Furthermore, regional sensitivity analysis involves removing specific high-LD regions (e.g., the MHC region) and re-estimating heritability to examine whether genetic variance is disproportionately concentrated in localized genomic segments. If the estimates change substantially after removal, this suggests that the region plays a dominant role in the genetic architecture of the trait. In addition, consistency comparisons across different methods (such as between GREML and LDSC or SumHer) constitute a critical step. Systematic discrepancies between methods are more likely to reflect differences in model assumptions or LD characterization, rather than being attributable to random estimation error.

S1.5 Interpretation framework

When interpreting SNP heritability, it is necessary to recognize that different methods correspond to different statistical targets (estimands), and therefore their estimates are generally not directly comparable. Specifically, GREML-based approaches rely on the genetic covariance structure among individuals as defined by the genetic relationship matrix (GRM), and essentially estimate the proportion of additive genetic variance captured by this matrix. In contrast, LDSC operates within an LD-weighted regression framework, providing an overall, aggregate-level interpretation of GWAS summary statistics. SumHer further incorporates explicit modeling of minor allele frequency (MAF) and LD, making its estimand dependent on the chosen weighting scheme and assumptions about the genetic architecture.

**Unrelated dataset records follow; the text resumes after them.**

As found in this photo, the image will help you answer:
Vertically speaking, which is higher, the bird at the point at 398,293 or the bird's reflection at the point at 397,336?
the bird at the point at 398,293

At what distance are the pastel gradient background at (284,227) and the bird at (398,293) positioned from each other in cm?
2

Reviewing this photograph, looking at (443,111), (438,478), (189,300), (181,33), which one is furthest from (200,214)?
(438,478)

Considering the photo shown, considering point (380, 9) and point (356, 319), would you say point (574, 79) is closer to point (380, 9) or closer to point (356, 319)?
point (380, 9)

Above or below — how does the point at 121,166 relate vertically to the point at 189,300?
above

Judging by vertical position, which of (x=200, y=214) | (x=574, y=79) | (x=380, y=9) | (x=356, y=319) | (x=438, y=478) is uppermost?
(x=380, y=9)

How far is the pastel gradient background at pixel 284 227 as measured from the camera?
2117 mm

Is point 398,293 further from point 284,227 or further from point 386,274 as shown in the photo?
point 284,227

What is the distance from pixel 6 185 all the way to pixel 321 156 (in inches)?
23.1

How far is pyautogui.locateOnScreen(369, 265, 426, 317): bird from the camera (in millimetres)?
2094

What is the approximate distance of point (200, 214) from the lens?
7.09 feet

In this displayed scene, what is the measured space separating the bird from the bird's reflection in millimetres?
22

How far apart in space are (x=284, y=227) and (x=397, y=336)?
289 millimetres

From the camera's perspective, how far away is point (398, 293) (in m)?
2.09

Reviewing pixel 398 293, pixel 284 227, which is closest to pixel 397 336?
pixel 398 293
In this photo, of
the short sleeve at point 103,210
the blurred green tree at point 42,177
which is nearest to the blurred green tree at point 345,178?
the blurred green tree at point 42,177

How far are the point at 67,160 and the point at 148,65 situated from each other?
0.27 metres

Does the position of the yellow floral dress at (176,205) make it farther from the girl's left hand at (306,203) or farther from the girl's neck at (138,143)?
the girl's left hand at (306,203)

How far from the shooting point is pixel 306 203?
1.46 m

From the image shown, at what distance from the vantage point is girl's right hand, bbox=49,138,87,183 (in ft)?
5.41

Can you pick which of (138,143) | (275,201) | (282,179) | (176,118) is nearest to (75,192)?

In this sense, the results  obtained from different methods correspond to distinct statistical definitions. Only under ideal conditions-where the SNP set, LD structure, and model assumptions are completely aligned-can these estimates be expected to converge. Otherwise, the observed differences should be understood as reflecting differences in statistical targets, rather than inconsistencies in underlying biological mechanisms.

S1.6 Summary

In summary, this study establishes a systematic technical framework for SNP heritability analysis. Its core lies in providing a robust foundation for subsequent variance decomposition through standardized data preprocessing and GRM construction. At the same time, by integrating individual-level data methods with summary statistics approaches, it enables multi-path estimation and cross-validation. Furthermore, through comprehensive model diagnostics and sensitivity analyses, the framework ensures the reliability of the results and clearly delineates the boundaries of interpretation. This framework is not only applicable to large-scale human genetic datasets such as the UK Biobank, but also demonstrates strong scalability and can be extended to related research areas, including crop genetics and genomic selection.